* _WORK INSTRUCTIONS_
Reproduce, word for word, the lines from the start of the rows below through the line that contains "broken tail light [700, 338, 824, 408]", including both ends, and leave the pictures out of your answer.

+++

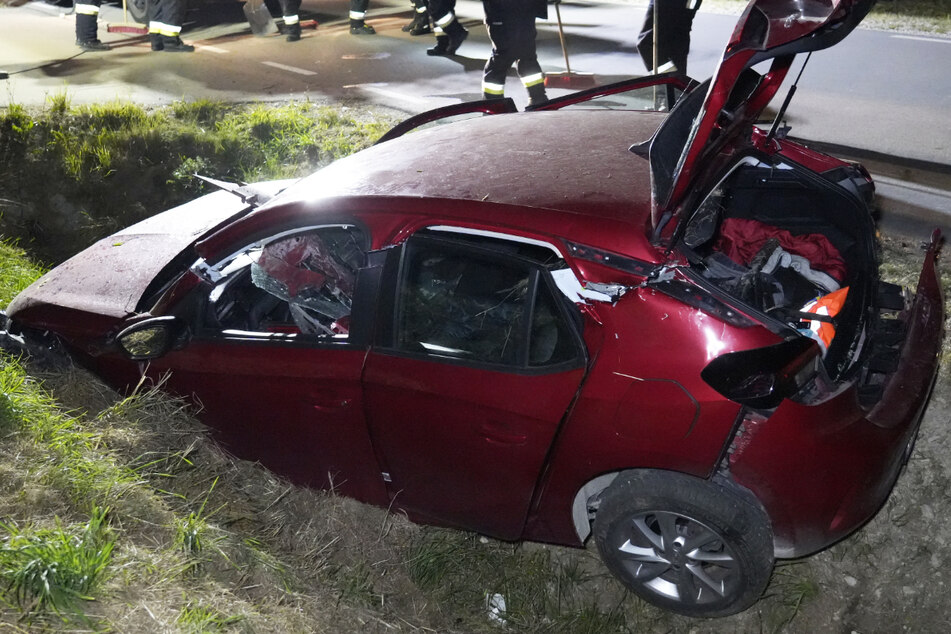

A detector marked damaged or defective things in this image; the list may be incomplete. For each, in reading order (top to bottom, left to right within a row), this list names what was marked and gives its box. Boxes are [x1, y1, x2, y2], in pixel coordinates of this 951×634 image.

broken side mirror [115, 314, 190, 358]
broken tail light [700, 338, 824, 408]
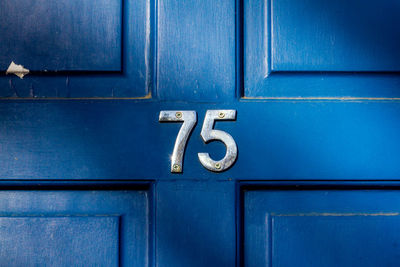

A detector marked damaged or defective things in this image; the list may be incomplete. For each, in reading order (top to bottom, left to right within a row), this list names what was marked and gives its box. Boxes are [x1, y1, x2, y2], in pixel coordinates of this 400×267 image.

white paint chip [5, 61, 29, 79]
peeling paint patch [5, 62, 29, 79]
chipped paint [5, 62, 29, 79]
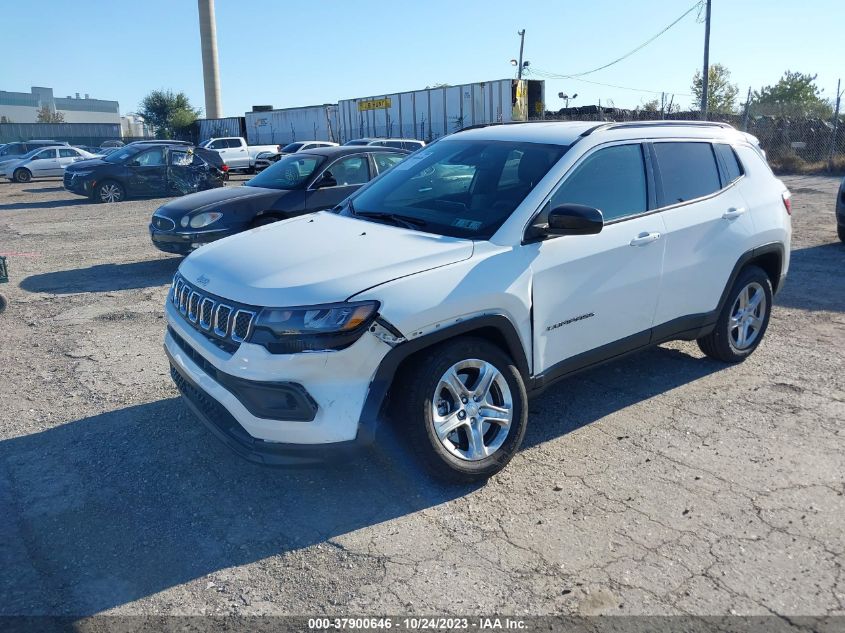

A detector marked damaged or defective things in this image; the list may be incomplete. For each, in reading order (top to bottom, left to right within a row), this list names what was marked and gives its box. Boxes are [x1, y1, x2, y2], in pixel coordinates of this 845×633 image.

cracked pavement [0, 175, 840, 616]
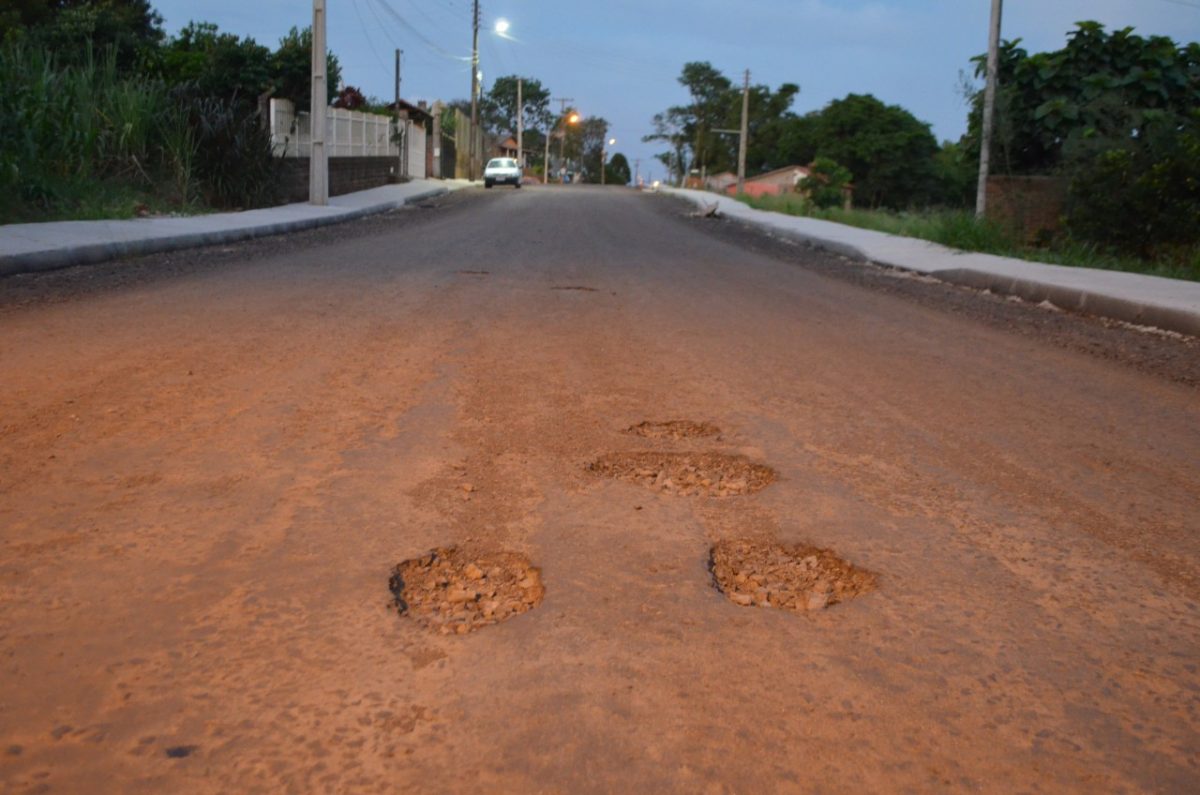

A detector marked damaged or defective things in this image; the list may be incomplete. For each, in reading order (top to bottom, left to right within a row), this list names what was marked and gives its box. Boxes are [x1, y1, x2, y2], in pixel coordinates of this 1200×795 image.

+++

* _EXERCISE OUTPUT_
A detector marked damaged or defective things in this image; the list may be incomplete. For each, in reading order (top to bottom, left to right within a row), this list names what was marked and gives its box. Boxes are [x1, y1, x2, y2], in pixel coordinates of this 951×634 image.

broken side mirror [115, 314, 190, 358]
broken tail light [700, 338, 824, 408]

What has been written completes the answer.